*About this task*. Apart from the pictures, every entry below should be repeated exactly.

[Image-caption web data]
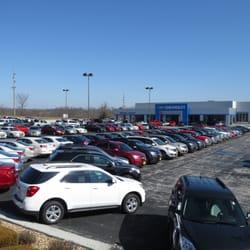 Dennis Hanks Chevrolet Ferm 201 Concessionnaire Auto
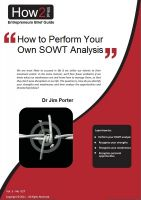 Dr Jim Porter - How to Perform Your Own SWOT Analysis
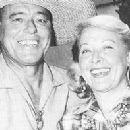 Vivian Vance and Philip Ober
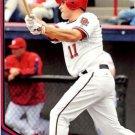 2011 Topps Lineage #11 Ryan Zimmerman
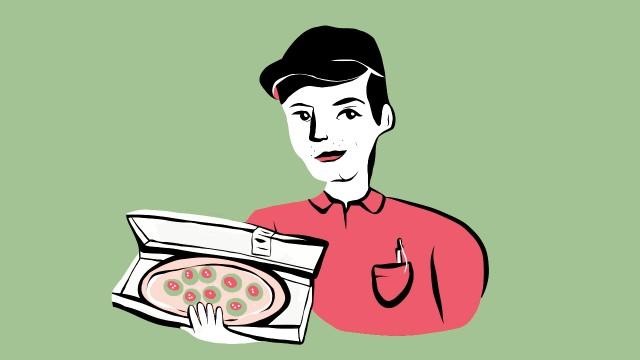 Wie ich euch sehe Wie ich euch sehe: Pizzalieferant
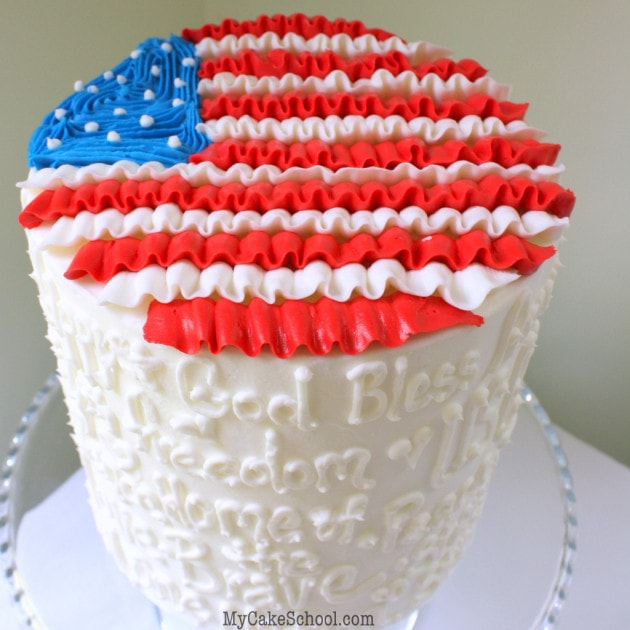 Free July 4th Ruffled Buttercream Flag Cake Tutorial by MyCakeSchool.com! Perfect for the Fourth of July!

*Response box*.
 Dennis Hanks Chevrolet Ferm 201 Concessionnaire Auto
 Dr Jim Porter - How to Perform Your Own SWOT Analysis
 Vivian Vance and Philip Ober
 2011 Topps Lineage #11 Ryan Zimmerman
 Wie ich euch sehe Wie ich euch sehe: Pizzalieferant
 Free July 4th Ruffled Buttercream Flag Cake Tutorial by MyCakeSchool.com! Perfect for the Fourth of July!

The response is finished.